Placodes

Placodes are neuroectodermal thickenings that form outside of the boundaries of the CNS and contribute to the paired specialized sense organs (olfactory/nose, optic/lens, otic or auditory/ear, and lateral line system) or to the anterior pituitary gland and cranial sensory ganglia (Fig. 16). Many early marker genes have been identified that are expressed in specific placodes such as Pax6, Otx2, and Sox3 in the lens placodes, Pax6 in the olfactory placodes; Nkx5.1 Pax8, and Pax2 in the otic placodes; Msx2 and Dlx3 in the lateral line placodes; Pax3, FREK, and neuro-genin1 in the trigeminal placodes; and Pax2 and neurogenin2 in the epibranchial placodes that form the principal ganglia of the Vllth, IXth, and Xth cranial nerves (see Baker et al, 1999 and references therein). However, how these regional specifications are patterned is still a work in progress (reviewed extensively by Baker and Bronner-Fraser, 2001).

In brief, a region of ectoderm competent to form the cranial placodes, the preplacodal domain, forms in the cranial neural plate border region. The expression of several Pax (paired-box transcription factor) genes in this ectoderm such that each placo-dal region expresses a different combination of Pax expression (see above). In Drosophila, Pax homologs (Ey and Toy) function synergistically with other transcription factors (so) and transcription factor facilitators (eya and dac). Various members of the vertebrate homologs of these transcription regulators, (Six, Eya, and Dach) are expressed with the various Pax genes in the placodes, suggesting that a conserved network of genetic regulation may be responsible for establishing specific placodal identity/pattern.

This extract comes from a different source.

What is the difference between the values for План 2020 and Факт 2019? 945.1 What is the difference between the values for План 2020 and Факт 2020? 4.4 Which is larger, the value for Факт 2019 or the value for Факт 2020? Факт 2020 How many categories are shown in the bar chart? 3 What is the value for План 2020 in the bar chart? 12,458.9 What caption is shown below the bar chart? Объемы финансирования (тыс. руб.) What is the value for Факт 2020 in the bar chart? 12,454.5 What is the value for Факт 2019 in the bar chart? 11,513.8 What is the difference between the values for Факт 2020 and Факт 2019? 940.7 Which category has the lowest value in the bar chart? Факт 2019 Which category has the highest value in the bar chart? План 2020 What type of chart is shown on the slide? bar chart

These transcription factors are regulated by signals from various sources. For olfactory placodes the anterior endoderm, prechordal mesoderm, and the anterior neural ridge all have been suggested as sources of inducing signal responsible for activating the appropriate set of transcription factors, although no signal has yet been identified that is either sufficient or necessary for olfactory placode induction. The hypophyseal placode is originally specified by BMP4 from the diencephalon. For lens placode induction, exposure to neural plate and anterior mesendoderm are sufficient, whereas exposure to the optic cup is both necessary and sufficient (via BMP4 and 7). For the trigeminal placodes, an interaction between the neural tube and the surface ectoderm is required to induce the placode but the signal and the method of restricting the placode to a certain location have not been determined. For the lateral line placode, neural plate, axial, and nonaxial mesoderm are each sufficient for induction, and no signaling molecule has been identified. For otic placode formation, evidence points to mesendoderm as the source for an early signal, and to hindbrain as the source for a later signal in a two-step model of early ear patterning. For the epibranchial placodes, pha-ryngeal pouch endoderm expressing BMP7 is both necessary and sufficient. In summary, placodes are dependent on local environmental signals from various sources to initiate specific sets of highly conserved transcription regulators, which define their fate in the AP plane.